• Selected text:
=== Begin Enclosure ===
RESTORATION OF CITIZENSHIP.
A convict who shall pass the entire period of his imprisonment without a violation of the rules and discipline, except such as the Warden or Board of Control shall excuse, shall upon his discharge from prison be restored to the rights and privileges forfeited by his conviction, and shall receive from the Governor a certificate under the great seal of the state as evidence of such restoration, to be issued upon presentation to the Governor of a certificate of such conduct, which shall be furnished to such convict by the Warden.
SOLITARY CONFINEMENT.
The mode of punishing infractions of the prison rules at the Stillwater penitentiary consists of standing the prisoner on the inside of a cell door; putting his hands through the bars, and handcuffed on the outside. He is kept standing in this position ten hours during the day, and then let down during the night; is allowed only a single slice of bread and a cup of water each day while undergoing punishment. There are no beds in these cells, nothing but a plank on which to sleep.
=== End Enclosure ===
• Records from a data source:
=== Begin Enclosure ===
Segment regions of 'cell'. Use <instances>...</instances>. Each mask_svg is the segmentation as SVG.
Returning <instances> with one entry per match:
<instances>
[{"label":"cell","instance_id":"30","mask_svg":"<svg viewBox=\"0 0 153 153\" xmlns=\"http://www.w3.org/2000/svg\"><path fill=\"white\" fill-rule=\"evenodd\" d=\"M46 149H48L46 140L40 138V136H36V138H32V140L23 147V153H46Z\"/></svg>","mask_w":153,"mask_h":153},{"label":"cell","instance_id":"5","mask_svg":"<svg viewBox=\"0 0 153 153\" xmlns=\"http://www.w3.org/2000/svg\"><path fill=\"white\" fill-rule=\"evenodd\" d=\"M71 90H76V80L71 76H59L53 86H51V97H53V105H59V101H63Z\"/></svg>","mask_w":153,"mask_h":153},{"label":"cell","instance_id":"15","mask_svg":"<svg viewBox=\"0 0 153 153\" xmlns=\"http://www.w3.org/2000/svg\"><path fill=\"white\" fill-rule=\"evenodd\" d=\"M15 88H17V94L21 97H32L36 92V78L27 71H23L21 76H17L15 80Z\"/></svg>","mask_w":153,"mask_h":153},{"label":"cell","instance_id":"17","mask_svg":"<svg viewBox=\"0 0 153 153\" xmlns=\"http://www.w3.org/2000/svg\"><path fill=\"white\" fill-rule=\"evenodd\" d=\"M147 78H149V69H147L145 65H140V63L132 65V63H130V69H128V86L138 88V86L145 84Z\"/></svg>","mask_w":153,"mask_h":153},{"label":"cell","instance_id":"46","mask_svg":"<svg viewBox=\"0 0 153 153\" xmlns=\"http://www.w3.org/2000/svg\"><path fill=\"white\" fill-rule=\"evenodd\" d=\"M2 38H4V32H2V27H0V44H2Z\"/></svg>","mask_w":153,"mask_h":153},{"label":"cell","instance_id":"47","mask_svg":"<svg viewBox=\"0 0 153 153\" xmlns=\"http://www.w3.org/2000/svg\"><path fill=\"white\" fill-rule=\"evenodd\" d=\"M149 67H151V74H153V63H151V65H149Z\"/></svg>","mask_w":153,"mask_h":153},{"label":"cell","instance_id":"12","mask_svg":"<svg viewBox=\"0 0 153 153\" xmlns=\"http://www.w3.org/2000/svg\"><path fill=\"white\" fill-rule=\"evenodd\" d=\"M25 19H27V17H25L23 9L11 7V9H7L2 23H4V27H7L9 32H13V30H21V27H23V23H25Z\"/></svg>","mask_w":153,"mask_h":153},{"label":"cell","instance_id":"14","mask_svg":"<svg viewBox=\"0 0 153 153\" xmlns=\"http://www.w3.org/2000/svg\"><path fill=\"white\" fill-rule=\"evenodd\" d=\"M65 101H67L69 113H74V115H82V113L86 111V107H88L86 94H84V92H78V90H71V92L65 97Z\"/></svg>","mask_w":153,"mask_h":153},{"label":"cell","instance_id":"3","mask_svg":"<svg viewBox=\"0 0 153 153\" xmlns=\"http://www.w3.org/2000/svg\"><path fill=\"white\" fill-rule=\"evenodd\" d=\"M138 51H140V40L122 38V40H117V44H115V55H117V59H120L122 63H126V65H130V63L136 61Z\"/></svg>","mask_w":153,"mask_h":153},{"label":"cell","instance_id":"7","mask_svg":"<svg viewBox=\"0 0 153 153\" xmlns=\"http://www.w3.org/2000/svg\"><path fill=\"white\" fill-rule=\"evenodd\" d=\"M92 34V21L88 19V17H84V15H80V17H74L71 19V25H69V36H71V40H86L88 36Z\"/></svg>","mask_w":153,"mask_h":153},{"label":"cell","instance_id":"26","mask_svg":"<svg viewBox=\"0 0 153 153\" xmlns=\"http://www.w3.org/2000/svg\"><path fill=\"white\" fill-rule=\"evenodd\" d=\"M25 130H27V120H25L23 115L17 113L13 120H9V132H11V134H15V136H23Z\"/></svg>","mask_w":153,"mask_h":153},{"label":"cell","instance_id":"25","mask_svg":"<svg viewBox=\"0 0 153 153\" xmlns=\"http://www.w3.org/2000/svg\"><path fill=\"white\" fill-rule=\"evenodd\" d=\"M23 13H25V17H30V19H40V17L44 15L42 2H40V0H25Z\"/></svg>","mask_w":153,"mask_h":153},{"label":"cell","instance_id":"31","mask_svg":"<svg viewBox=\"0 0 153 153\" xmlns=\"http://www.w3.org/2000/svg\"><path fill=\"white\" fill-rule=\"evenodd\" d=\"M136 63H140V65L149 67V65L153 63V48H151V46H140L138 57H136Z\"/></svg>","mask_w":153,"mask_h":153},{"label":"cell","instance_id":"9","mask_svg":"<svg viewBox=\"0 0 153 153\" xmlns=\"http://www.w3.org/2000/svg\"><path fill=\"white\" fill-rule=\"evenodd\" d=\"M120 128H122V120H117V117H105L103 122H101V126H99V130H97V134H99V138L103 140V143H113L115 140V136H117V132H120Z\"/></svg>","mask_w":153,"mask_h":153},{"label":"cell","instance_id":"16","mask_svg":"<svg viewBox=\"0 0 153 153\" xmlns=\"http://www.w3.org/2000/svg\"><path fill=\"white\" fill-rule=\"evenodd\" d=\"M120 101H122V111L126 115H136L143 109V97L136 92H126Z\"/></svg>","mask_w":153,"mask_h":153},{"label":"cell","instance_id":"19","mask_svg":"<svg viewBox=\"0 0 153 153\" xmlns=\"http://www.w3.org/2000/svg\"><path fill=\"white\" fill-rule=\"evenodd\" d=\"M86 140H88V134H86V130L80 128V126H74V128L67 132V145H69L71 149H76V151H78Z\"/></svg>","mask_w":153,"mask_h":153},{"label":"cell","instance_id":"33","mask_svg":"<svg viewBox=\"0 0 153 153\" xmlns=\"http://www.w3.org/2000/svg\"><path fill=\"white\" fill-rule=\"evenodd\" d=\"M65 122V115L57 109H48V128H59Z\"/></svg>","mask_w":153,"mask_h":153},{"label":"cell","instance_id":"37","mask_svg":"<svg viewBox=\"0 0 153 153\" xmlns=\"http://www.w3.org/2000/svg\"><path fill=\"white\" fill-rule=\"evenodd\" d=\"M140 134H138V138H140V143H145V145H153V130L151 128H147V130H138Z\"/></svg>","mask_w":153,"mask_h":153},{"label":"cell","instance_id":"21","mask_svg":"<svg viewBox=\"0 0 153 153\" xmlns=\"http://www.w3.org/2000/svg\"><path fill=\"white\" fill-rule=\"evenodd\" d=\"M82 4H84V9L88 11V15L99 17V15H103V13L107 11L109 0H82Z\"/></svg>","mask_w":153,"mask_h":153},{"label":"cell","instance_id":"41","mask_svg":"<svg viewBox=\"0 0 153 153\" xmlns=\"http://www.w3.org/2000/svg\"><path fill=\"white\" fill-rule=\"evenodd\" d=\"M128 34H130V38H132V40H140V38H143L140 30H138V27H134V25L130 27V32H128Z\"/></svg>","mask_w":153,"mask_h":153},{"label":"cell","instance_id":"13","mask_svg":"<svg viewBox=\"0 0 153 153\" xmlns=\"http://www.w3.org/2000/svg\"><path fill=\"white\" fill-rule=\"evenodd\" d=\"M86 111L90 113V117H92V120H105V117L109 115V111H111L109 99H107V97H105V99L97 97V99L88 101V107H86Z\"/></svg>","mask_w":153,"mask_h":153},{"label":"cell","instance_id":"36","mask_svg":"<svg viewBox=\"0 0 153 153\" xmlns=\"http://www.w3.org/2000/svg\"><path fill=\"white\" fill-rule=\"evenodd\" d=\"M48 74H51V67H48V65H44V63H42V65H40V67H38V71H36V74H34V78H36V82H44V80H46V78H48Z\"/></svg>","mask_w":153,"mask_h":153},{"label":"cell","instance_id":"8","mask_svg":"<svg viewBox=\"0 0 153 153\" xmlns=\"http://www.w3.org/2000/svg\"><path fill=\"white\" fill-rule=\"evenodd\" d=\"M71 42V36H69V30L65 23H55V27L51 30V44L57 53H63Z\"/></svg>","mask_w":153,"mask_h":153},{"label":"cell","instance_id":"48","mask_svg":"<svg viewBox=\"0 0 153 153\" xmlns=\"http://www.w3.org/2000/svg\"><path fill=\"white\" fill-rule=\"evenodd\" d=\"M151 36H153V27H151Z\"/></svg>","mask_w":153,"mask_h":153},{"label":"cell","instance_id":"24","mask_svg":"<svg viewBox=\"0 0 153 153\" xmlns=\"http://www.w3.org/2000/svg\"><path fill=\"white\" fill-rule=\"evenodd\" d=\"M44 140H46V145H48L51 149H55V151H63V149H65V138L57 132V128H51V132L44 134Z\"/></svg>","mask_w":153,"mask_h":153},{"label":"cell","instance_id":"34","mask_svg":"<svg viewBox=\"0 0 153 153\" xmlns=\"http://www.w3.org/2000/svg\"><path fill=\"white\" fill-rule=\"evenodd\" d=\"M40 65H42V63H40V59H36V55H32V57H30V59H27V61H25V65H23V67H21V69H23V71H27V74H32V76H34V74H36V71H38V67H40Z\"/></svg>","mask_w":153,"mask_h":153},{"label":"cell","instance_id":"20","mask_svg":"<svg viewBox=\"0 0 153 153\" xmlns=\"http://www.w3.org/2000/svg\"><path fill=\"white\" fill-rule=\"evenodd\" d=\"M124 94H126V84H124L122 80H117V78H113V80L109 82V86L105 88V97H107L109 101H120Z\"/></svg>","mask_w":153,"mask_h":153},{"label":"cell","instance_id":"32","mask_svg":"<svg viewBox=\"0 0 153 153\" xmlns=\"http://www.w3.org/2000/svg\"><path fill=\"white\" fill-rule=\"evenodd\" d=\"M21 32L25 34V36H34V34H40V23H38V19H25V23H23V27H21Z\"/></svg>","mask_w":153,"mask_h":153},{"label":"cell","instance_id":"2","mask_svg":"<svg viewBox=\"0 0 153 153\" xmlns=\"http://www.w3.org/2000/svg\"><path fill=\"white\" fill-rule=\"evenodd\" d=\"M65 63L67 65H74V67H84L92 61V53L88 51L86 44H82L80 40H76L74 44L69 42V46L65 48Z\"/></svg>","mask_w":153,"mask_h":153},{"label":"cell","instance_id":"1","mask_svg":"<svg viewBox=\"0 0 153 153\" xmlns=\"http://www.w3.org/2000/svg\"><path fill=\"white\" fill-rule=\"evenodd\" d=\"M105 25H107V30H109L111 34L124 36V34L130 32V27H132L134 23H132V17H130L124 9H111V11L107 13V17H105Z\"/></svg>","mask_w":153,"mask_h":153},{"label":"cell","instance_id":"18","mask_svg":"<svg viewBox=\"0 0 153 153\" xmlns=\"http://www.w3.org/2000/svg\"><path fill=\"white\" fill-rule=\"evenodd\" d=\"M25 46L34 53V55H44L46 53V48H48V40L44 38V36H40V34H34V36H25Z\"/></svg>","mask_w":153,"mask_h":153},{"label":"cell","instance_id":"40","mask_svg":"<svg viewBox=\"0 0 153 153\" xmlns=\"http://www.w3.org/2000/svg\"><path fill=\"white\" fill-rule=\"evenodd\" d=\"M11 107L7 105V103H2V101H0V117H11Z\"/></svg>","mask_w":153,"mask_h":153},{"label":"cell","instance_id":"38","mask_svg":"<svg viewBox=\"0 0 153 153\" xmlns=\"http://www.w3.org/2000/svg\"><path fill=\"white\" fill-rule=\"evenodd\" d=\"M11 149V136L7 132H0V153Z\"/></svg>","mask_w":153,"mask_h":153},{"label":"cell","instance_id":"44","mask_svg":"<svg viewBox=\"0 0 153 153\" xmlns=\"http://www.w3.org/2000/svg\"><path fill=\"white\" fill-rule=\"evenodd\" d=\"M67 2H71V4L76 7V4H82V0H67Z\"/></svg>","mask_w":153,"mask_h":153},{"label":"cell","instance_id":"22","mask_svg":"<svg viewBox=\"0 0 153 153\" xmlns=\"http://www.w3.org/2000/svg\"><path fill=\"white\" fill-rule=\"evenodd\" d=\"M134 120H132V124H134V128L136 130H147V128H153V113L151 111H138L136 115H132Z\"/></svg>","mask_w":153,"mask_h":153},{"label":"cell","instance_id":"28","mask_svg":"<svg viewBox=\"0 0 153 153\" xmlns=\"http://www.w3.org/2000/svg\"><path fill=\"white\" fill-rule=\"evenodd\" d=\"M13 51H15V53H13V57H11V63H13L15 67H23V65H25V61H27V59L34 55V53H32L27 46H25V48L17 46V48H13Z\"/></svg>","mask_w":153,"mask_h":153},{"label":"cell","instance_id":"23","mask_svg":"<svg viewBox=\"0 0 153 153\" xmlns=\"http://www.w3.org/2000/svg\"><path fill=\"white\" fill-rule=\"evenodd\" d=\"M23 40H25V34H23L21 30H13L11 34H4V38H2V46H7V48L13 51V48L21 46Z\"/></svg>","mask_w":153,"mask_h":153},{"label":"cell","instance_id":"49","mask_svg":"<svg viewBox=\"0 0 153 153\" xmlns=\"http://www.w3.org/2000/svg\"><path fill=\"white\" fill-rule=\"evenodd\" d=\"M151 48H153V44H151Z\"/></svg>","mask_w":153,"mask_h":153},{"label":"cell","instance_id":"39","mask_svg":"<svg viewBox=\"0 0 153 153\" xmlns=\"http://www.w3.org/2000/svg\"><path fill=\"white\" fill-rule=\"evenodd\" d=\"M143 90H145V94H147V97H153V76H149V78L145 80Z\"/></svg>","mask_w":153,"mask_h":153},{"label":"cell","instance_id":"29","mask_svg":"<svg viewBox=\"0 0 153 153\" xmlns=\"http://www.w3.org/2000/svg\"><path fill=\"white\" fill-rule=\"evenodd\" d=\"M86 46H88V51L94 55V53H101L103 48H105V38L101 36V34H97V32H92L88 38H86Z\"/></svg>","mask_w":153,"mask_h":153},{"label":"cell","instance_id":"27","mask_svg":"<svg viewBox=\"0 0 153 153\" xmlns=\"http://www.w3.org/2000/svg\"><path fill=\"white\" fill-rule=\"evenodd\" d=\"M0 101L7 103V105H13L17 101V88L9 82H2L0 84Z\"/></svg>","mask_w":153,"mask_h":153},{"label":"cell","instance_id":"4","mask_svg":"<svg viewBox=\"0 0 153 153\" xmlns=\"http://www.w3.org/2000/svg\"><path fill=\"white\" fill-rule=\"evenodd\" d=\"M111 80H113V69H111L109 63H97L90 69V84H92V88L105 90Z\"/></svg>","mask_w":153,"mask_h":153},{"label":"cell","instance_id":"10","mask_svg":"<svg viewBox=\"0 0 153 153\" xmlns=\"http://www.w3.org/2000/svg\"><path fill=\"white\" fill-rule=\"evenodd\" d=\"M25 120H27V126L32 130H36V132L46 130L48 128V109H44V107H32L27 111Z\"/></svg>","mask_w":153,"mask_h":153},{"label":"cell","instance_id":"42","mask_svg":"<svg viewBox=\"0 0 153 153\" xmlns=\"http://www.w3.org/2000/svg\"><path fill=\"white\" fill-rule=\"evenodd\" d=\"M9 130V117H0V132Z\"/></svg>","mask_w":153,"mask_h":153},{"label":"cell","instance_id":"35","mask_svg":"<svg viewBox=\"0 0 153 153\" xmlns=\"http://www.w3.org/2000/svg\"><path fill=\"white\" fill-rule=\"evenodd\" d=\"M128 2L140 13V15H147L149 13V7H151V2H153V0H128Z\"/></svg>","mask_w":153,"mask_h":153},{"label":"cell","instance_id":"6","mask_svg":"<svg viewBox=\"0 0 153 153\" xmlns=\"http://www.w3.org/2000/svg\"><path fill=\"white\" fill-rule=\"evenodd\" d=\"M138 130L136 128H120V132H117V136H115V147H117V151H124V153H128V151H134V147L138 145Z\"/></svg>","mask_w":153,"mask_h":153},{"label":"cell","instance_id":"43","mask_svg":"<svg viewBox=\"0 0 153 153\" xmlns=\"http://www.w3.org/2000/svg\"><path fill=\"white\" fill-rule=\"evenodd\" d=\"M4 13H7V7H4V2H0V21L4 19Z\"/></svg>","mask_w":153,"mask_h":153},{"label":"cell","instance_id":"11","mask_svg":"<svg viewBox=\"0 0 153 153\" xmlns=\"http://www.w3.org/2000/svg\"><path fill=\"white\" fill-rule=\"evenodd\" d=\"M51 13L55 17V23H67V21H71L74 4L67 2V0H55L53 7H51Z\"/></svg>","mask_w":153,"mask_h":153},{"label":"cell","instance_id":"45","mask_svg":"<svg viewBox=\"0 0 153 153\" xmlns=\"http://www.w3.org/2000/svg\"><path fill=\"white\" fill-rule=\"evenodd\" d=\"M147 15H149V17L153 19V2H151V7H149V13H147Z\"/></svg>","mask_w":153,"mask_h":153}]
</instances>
=== End Enclosure ===
• Work request 1:
Please copy the passage on prison discipline word for word, between "SOLITARY CONFINEMENT." and "which to sleep.", inclusive.
• Work request 2:
According to the passage on prison discipline, what food and drink does a prisoner receive each day while undergoing punishment?

• Task result 1:
SOLITARY CONFINEMENT.
The mode of punishing infractions of the prison rules at the Stillwater penitentiary consists of standing the prisoner on the inside of a cell door; putting his hands through the bars, and handcuffed on the outside. He is kept standing in this position ten hours during the day, and then let down during the night; is allowed only a single slice of bread and a cup of water each day while undergoing punishment. There are no beds in these cells, nothing but a plank on which to sleep.

• Task result 2:
A single slice of bread and a cup of water.